Something similar could be said of the other racial backlash “effects” favored by the right-wing media: They’re more like hiccups than convulsions. While national murder rates are still very low in historical terms, recent trends in many major cities have indeed been alarming, and it’s not totally absurd to theorize that this could be, in part, a function of worsening relations between police departments and civilians. But the Ferguson Effect, if that’s what you want to call it, seems to show up in some places but not others, and for reasons that remain unclear.

Similarly, one could argue that the Kaepernick Effect is real and that football players’ protests did contribute in some minor way to last year’s 8 percent decline in the NFL’s television audience. The chairman of CBS Sports said as much a few weeks ago, citing proprietary evidence from his network’s own research on viewers. But how important was this factor in the ratings? “I don’t really know,” he said. Earlier that week, an executive at Fox Sports had said he didn’t believe there was any correlation.

Of course, these effects—which are supposed to demonstrate a backlash from a silent, white majority—have always been more rhetorical than data-driven.

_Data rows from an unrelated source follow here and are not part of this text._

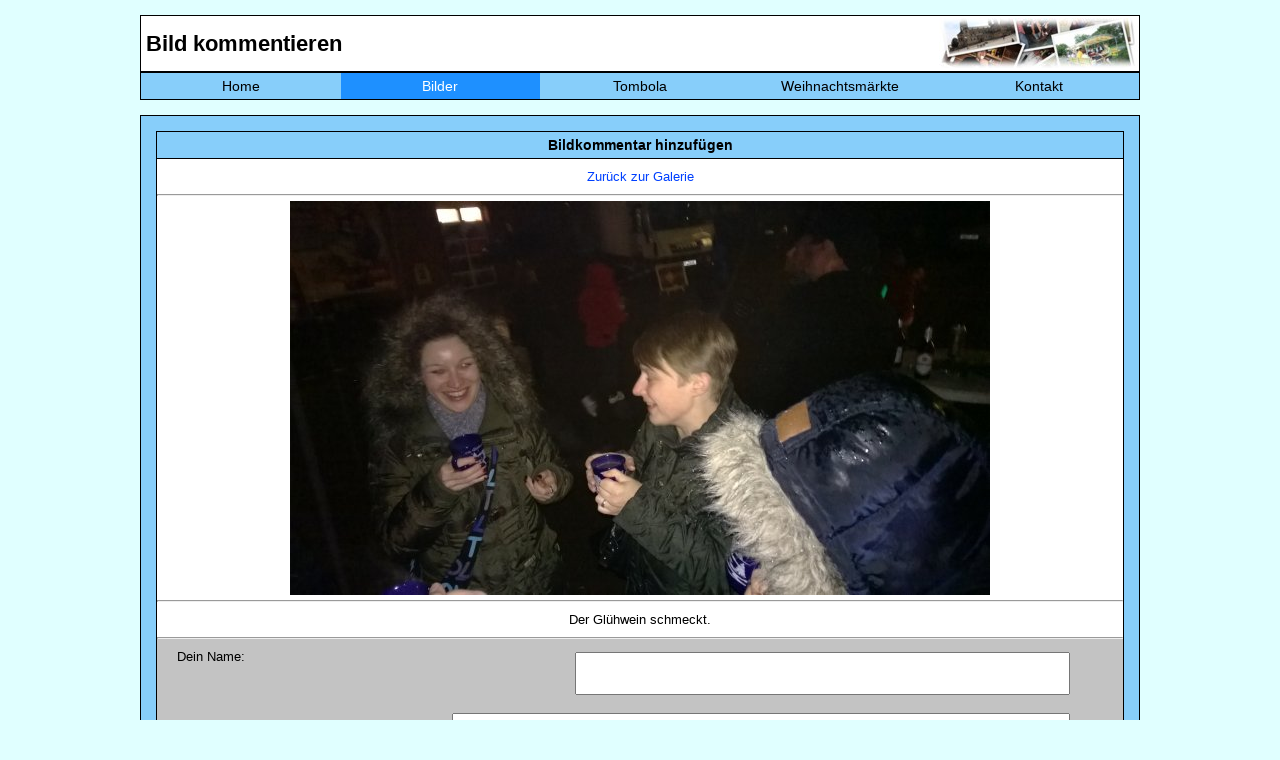

--- FILE ---
content_type: text/html; charset=utf-8
request_url: https://heyse-online.de/addcomment.php?galerie=153&bildnr=19&jahr=2015
body_size: 1815
content:





















<!DOCTYPE HTML>
<html>

	<head>
		<meta charset="UTF-8">
		<meta name="viewport" content="width=device-width, initial-scale=1.0">
		<title>Heyse-Online - Kommentar hinzufügen</title>
        <link rel="stylesheet" href="css/style.css" type="text/css">
        <link rel="stylesheet" href="css/wetter.css" type="text/css">
        <link rel="stylesheet" href="css/navi.css" type="text/css">
	</head>

	<body>
		<div id="container">
		    
<header>
	<nav class='navdesktop'>	
		<div id="navi_headline">
			<h1 class="navi">Bild kommentieren</h1>
		</div>
		<div id="navi_pic">
			<img class="navi" src="pics/bilder_corner.jpg" alt="">
		</div>
		<div class="floatstop"></div>
		<ul>
			<li><a  href="index.php">Home</a></li>
			<li><a class='markiert' href="bilder.php">Bilder</a></li>
			<li><a  href="tombola/index.php">Tombola</a></li>
			<li><a  href="xmas.php">Weihnachtsmärkte</a></li>
			<li><a  href="kontakt.php">Kontakt</a></li>
					</ul>				
	<div class="floatstop"></div>
	</nav>
	
	<div id="mobileNav">
	<nav class="ho_mobile_nav" role="navigation">
	<div id="menuToggle">
		<!--
		A fake / hidden checkbox is used as click reciever,
		so you can use the :checked selector on it.
		-->
		<input class="hamburger_menu" type="checkbox" />
		
		<!--
		Some spans to act as a hamburger.
		
		They are acting like a real hamburger,
		not that McDonalds stuff.
		-->
		<div class="burger">
			<span></span>
			<span></span>
			<span></span>
		</div>
<!--		<div class="nav_logo">
			<img src="sh_db_logo.gif" alt="Logo der Datenbank">
		</div> -->
		<div class="nav_schrift">
			<a href="index.php"><img src="ho_schrift_de.png" alt="Heyse-Online"></a>
		</div>
<!--		<div class="nav_leer">
			<p> </p>
		</div> -->
		<div class="nav_suche">
			<!--<a href="#suchbutton"><img src="suche_icon.png" alt="Suchen"></a>-->
		</div>
		<!--
		Too bad the menu has to be inside of the button
		but hey, it's pure CSS magic.
		-->
		<ul id="menu">
			<a href="#"><li> </a>
			<div id="menbs">
				<div class="menue1">
					<h2>Bilder</h2>
					<p>Bla Bla Bla</p>
					<p>Bla Bla Bla</p>
				</div>
			</div>
			</li>		
			<a href="bilder.php"><li>Bilder</a>
			<div id="menbs">
				<div class="menue1">
					<h2>Bilder</h2>
					<p>Bla Bla Bla</p>
					<p>Bla Bla Bla</p>
				</div>
			</div>
			</li>
			<a href="tombola/index.php"><li>Tombola</a>
			<div id="menfilme">
				<div class="menue2">
					<h2>Tombola</h2>
					<p>Bla Bla Bla</p>
					<p>Bla Bla Bla</p>
				</div>
			</div>			
			</li>
			<a href="xmas.php"><li>Weihnachten</a>
			<div id="menkalender">
				<div class="menue3">
					<h2>Weihnachtsmärkte</h2>
					<p>Bla Bla Bla</p>
					<p>Bla Bla Bla</p>
				</div>
			</div>			
			</li>
			<a href="kontakt.php"><li>Kontakt</a>
			<div id="mendatenbank">
				<div class="menue4">
					<h2>Kontakt</h2>
					<p>Bla Bla Bla</p>
					<p>Bla Bla Bla</p>
				</div>
			</div>			
			</li>
		</ul>
	</div>
	
	<div id="suchbutton">
		<div class="sh_suche">
			<div class="input-big-border">
				<div class="input-big-border">
					<input id="search" type="text" name="search" value="" placeholder="Suchbegriff eingeben" class="input-text">
				</div>
			</div>
		</div>
	</div>
	</nav>
	<div class="floatstop"></div>
  </div>
	
	
	
	
</header>            <br>
            <div class="bilderkommentarMain">                
                <div id="main_kommentar">
                	<form name='Kommentar' action='addcomment.php' method='post'>
                    <input type='hidden' name='flag' value='1'>
                    <input type="hidden" name="galerie" value="153">
                    <input type="hidden" name="bildnr" value="19">
                    <input type="hidden" name="jahr" value="2015">
                    <input type="hidden" name="nixspam" value="73295">                    
                    <div class="ho_headline"><b><h3>Bildkommentar hinzufügen</h3></b>
                    <div class="kommentar_beschreibung" align="center"><a class="blue_kommentar" href="bilder.php?galerie=153">Zurück zur Galerie</a></div>
                    <hr>
                    <div class="bildanzeige"><img class="bildkommentar" src="bilder/hildesheim2015/bild19.jpg"></div>
                    <hr>
                    <div class="kommentar_beschreibung" align="center">Der Glühwein schmeckt.</div>
                    <hr>
                    <div class="kommentar_formular">
                      <div class="form_kommentar">Dein Name:&nbsp;&nbsp;&nbsp;&nbsp;&nbsp;&nbsp;</div>
                      <div align="right" class="form_kommentarfelder"><input class="formkommentar" maxlenght=255 size=90% type='text' name='name' value=""></div>
                      <div class="form_kommentar">Dein Kommentar:</div>
                      <div align="right" class="form_kommentarfelder"><textarea class="formfelder" name='text' ROWS=10 COLS=80></textarea></div>              
                      <div class="form_kommentar">Spamschutz (73295) ==></div>
                      <div align="right" class="form_kommentarfelder"><input class="formspam" maxlenght=255 size=90% type='text' name='anti_spam' value=""></div>                      
                    </div>
                    <div class="floatstop"></div>
                    <hr>                              	                
               	    <div class="form_button"><INPUT TYPE='submit' VALUE='  Absenden&nbsp;&nbsp;'></div>
                    <hr>                 
                  </form>
                </div>                
                                <div class="kommentar_beschreibung" align="center"><a class="blue_kommentar" href="bilder.php?galerie=153">Zurück zur Galerie</a></div>
          </div> <!--Ende Main-->
    </div> <!--Ende Container-->
	</body>
</html>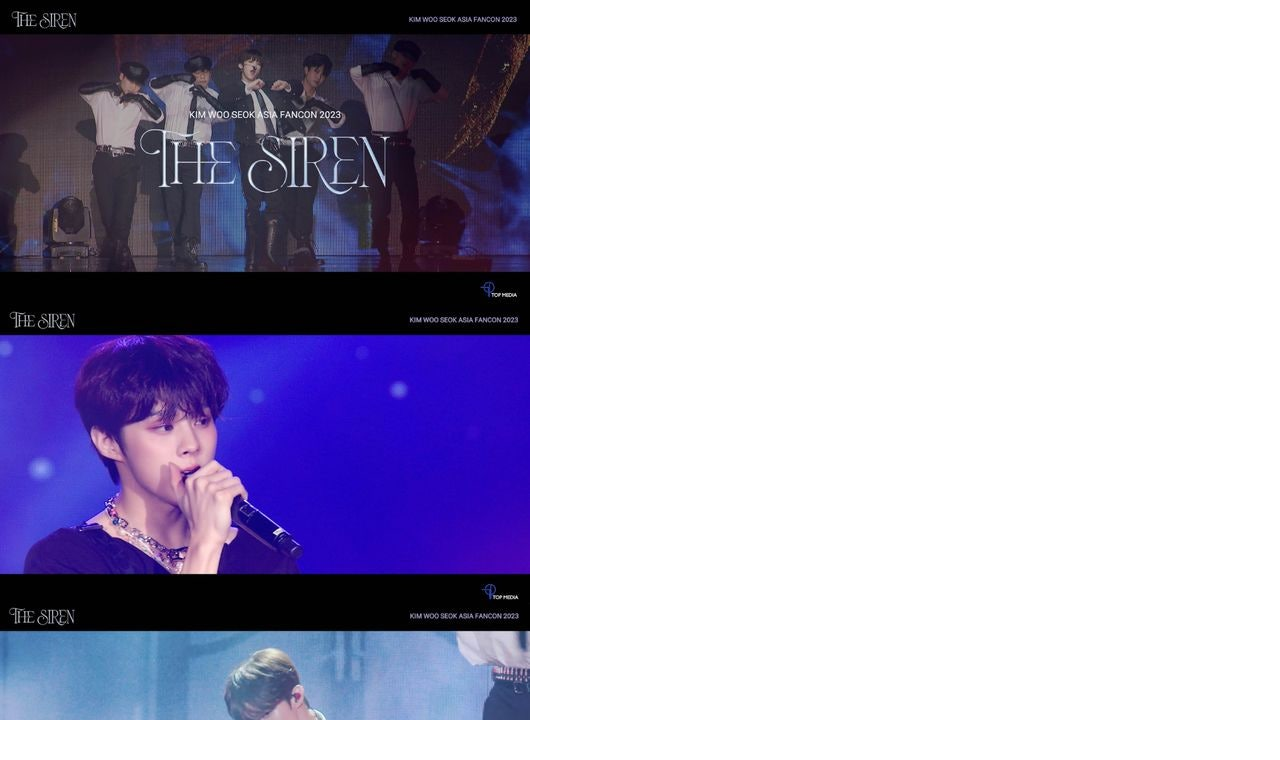

--- FILE ---
content_type: text/html; charset=utf-8
request_url: http://www.itopgroup.com/bbs/view_img.php?img=https%3A%2F%2Fssl.pstatic.net%2Fmimgnews%2Fimage%2F109%2F2023%2F05%2F18%2F0004852727_001_20230518092204794.jpg%3Ftype%3Dw540
body_size: 4786
content:
<!doctype html>
<html lang="ko">
<head>
<meta charset="utf-8">
<meta http-equiv="imagetoolbar" content="no">
<meta http-equiv="X-UA-Compatible" content="IE=10,chrome=1">
<meta name="title" content="TOP MEDIA" />
<meta name="publisher" content="TOP MEDIA" />
<meta name="author" content="TOP MEDIA" />
<meta name="robots" content="index,follow" />
<meta name="keywords" content="TOP MEDIA" />
<meta name="description" content="TOP MEDIA" />
<meta property="og:title" content="TOP MEDIA" />
<meta property="og:site_name" content="TOP MEDIA" />
<meta property="og:author" content="TOP MEDIA" />
<meta property="og:type" content="" />
<meta property="og:description" content="TOP MEDIA" />
<meta property="og:url" content="http://www.itopgroup.com/bbs/view_img.php?img=https%3A%2F%2Fssl.pstatic.net%2Fmimgnews%2Fimage%2F109%2F2023%2F05%2F18%2F0004852727_001_20230518092204794.jpg%3Ftype%3Dw540" />
<link rel="canonical" href="http://www.itopgroup.com/bbs/view_img.php?img=https%3A%2F%2Fssl.pstatic.net%2Fmimgnews%2Fimage%2F109%2F2023%2F05%2F18%2F0004852727_001_20230518092204794.jpg%3Ftype%3Dw540" />
<title>TOP MEDIA</title>
<link rel="stylesheet" href="http://www.itopgroup.com/css/default.css?ver=161101">
<link rel="stylesheet" href="http://www.itopgroup.com/css/apms.css?ver=161101">
<link rel="stylesheet" href="http://www.itopgroup.com/css/font-awesome/css/font-awesome.min.css?ver=161101">
<link rel="stylesheet" href="http://www.itopgroup.com/css/level/basic.css?ver=161101">
<!--[if lte IE 8]>
<script src="http://www.itopgroup.com/js/html5.js"></script>
<![endif]-->
<script>
// 자바스크립트에서 사용하는 전역변수 선언
var g5_url       = "http://www.itopgroup.com";
var g5_bbs_url   = "http://www.itopgroup.com/bbs";
var g5_is_member = "";
var g5_is_admin  = "";
var g5_is_mobile = "";
var g5_bo_table  = "";
var g5_sca       = "";
var g5_pim       = "";
var g5_editor    = "";
var g5_responsive    = "1";
var g5_cookie_domain = "";
var g5_purl = "http://www.itopgroup.com/bbs/view_img.php?img=https%3A%2F%2Fssl.pstatic.net%2Fmimgnews%2Fimage%2F109%2F2023%2F05%2F18%2F0004852727_001_20230518092204794.jpg%3Ftype%3Dw540";
</script>
<script src="http://www.itopgroup.com/js/jquery-1.11.3.min.js"></script>
<script src="http://www.itopgroup.com/js/jquery-migrate-1.2.1.min.js"></script>
<script src="http://www.itopgroup.com/lang/korean/lang.js?ver=161101"></script>
<script src="http://www.itopgroup.com/js/common.js?ver=161101"></script>
<script src="http://www.itopgroup.com/js/wrest.js?ver=161101"></script>
<script src="http://www.itopgroup.com/js/apms.js?ver=161101"></script>
</head>
<body class="responsive is-pc">
<style>
	body { padding:0; margin:0; }
	#img { position:relative;top:0;left:0;cursor:move; }
</style>

<div>
	<img src="https://ssl.pstatic.net/mimgnews/image/109/2023/05/18/0004852727_001_20230518092204794.jpg?type=w540" id="img" class="draggable" alt="">
</div>

<script>
var win_w = parseInt($('#img').width());
var win_h = parseInt($('#img').height()) + 70;
var win_l = (screen.width - win_w) / 2;
var win_t = (screen.height - win_h) / 2;

if(win_w > screen.width) {
    win_l = 0;
    win_w = screen.width - 20;

    if(win_h > screen.height) {
        win_t = 0;
        win_h = screen.height - 40;
    }
}

if(win_h > screen.height) {
    win_t = 0;
    win_h = screen.height - 40;

    if(win_w > screen.width) {
	    win_w = screen.width - 20;
		win_l = 0;
    }
}

window.moveTo(win_l, win_t);
window.resizeTo(win_w, win_h);

$(function() {
    var is_draggable = false;
    var x = y = 0;
    var pos_x = pos_y = 0;

    $(".draggable").mousemove(function(e) {
        if(is_draggable) {
            x = parseInt($(this).css("left")) - (pos_x - e.pageX);
            y = parseInt($(this).css("top")) - (pos_y - e.pageY);

            pos_x = e.pageX;
            pos_y = e.pageY;

            $(this).css({ "left" : x, "top" : y });
        }

        return false;
    });

    $(".draggable").mousedown(function(e) {
        pos_x = e.pageX;
        pos_y = e.pageY;
        is_draggable = true;
        return false;
    });

    $(".draggable").mouseup(function() {
        is_draggable = false;
        return false;
    });

    $(".draggable").dblclick(function() {
        window.close();
    });
});
</script>


<!-- 아미나빌더 1.7.5 / 그누보드 5.2.4 / 영카트 5.2.4.1 -->
<!-- ie6,7에서 사이드뷰가 게시판 목록에서 아래 사이드뷰에 가려지는 현상 수정 -->
<!--[if lte IE 7]>
<script>
$(function() {
    var $sv_use = $(".sv_use");
    var count = $sv_use.length;

    $sv_use.each(function() {
        $(this).css("z-index", count);
        $(this).css("position", "relative");
        count = count - 1;
    });
});
</script>
<![endif]-->

</body>
</html>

Even the names of the effects are more tendentious than descriptive. It may be true that the degradation of relations between police departments and civilians leads to higher homicide rates. But when you refer to this as the “Ferguson Effect,” you imply that the protesters (and they alone) are where this causal chain begins. Wouldn’t it make as much sense—or more—to describe this as the “Darren Wilson Effect,” or the “Killing Unarmed Black Men Effect”? Same goes for the “Kaepernick Effect,” which puts the onus for a ratings drop on one unfairly unemployed quarterback when the same correlation in the data could fairly be rebranded as the “Racist Football Fan Effect.”

When right-wing outlets say that the “Mizzou Effect” has come to Evergreen State College, they’re imposing a politically motivated conceit on a bed of flimsy data. If we summarized the facts a different way—if we put the focus on the crackdown at Kent State, for example, instead of the lack of one at Mizzou—then the same association, fearful-freshman-flee-from-fuss, would be understood to have a different meaning. It’s not “the cost of wokeness” that’s the problem. It’s the cost of never giving in.